Wilder stepped closer to the nearest one, and the flame of his match illuminated a desiccated corpse within. “Jesus.” He snuffed the match and cursed again.

Her handlight wasn’t bright enough to pierce the darkness at the backs of the cells. “That wasn’t—” She couldn’t force herself to form his name.

“No, not Nate.” Wilder reached for her hand again and continued around the curving tunnel, toward a heavy door at the end.

Movement in the last cell on the right stopped her. “Wilder, I think—” A body shot toward the cage bars so hard they rattled, and Satira stumbled back out of instinct.

Wilder stepped in front of her, his nostrils flaring. “I don’t fucking believe it.”

“What don’t you—”

The low growl that rumbled through the hallway sent fear skittering up her spine. Satira unhooked the handlight and lifted it high enough to illuminate the figure gripping the cage bars.

A man—mostly. Dark hair hung in shaggy locks over blue eyes that held not a glint of humanity. His chest was bare, revealing scratches and scars and a spattering of ugly yellow bruises. He sucked in a breath and fixed his gaze on Satira, and she recognized something in the feral madness staring out at her.

Bloodhound.

“Go away,” the man rasped. “Go.”

“He’s not part of the Guild.” Wilder clenched his jaw, his hands tightening into fists. “Did they turn you here?”

The man—the hound—didn’t answer, but he hardly needed to. The process by which the Guild made their warriors was a well-protected secret. Surely that couldn’t have been Nathaniel’s secret project…

Experimentation had been outlawed for decades, ever since the Guild’s inception.

Satira reached for Wilder’s shoulder. “Should we free him?”

“No.” A hand swiped between the bars, a menacing gesture undercut by the wild fear in the man’s eyes. “Leave. Go. Not safe here.”

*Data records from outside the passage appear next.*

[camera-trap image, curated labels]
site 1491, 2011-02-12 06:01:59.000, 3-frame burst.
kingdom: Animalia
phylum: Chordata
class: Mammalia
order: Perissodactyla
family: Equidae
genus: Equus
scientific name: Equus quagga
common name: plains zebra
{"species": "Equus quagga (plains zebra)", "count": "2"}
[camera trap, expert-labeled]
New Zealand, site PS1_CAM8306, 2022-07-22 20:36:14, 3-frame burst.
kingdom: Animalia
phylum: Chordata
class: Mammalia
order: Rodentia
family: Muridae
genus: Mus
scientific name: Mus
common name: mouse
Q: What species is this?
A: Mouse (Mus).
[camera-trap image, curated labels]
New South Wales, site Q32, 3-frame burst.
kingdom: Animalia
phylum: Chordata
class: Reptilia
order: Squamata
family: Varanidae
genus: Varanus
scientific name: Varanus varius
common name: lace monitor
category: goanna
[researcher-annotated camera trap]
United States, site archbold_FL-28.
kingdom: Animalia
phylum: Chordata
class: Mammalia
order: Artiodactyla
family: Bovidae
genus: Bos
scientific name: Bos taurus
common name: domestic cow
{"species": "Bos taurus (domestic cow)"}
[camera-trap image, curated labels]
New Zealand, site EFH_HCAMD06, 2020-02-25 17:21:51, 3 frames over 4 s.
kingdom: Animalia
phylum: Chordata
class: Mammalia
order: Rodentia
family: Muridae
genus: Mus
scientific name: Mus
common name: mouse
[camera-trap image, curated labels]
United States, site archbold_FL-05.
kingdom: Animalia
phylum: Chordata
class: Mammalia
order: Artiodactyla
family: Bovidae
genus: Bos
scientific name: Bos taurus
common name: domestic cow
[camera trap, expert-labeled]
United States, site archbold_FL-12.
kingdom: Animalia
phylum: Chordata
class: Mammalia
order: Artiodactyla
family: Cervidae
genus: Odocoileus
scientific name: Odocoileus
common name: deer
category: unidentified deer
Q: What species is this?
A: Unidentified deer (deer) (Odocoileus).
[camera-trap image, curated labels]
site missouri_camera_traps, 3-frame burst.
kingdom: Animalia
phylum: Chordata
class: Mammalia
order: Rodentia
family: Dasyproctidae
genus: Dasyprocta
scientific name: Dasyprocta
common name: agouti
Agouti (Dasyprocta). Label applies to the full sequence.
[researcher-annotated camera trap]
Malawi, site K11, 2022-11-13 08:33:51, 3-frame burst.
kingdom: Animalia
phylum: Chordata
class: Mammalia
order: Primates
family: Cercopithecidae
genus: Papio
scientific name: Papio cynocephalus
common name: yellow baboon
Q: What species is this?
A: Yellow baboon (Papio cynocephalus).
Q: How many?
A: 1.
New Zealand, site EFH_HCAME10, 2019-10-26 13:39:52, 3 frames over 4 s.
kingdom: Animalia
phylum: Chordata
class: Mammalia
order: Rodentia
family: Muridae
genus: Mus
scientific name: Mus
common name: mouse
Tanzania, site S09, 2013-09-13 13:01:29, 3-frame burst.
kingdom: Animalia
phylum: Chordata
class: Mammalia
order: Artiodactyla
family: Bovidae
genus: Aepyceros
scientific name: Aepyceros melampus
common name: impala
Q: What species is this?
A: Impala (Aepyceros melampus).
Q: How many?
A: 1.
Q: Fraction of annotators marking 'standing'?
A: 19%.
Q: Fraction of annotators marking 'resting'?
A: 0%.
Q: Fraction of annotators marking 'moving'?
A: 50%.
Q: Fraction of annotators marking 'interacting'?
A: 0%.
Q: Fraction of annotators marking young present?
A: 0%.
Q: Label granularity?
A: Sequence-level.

His terror made Satira’s chest ache. Made her wonder what horrors Nathaniel might have suffered. “I could undo the lock if he let me.”

Wilder faced the other bloodhound, and they stared at each other for long minutes. “We’ll come back once we find Nathaniel. It’ll be safer then.”

“Nate.”

A scratchy sound, seemingly torn from the man’s throat. Satira ducked under Wilder’s arm before he could stop her. “Do you know him?”

“They put him in his lab. Always do, at dawn, now.”

Wilder breathed a sigh. “Do you know where it is?”

She barely heard the instructions— in his lab. In his lab.

Nathaniel was alive.

“We’ll be back,” Wilder promised the man—the hound—inside the cell.

Another person to rescue, but they could do it. Together, she and Wilder could do anything.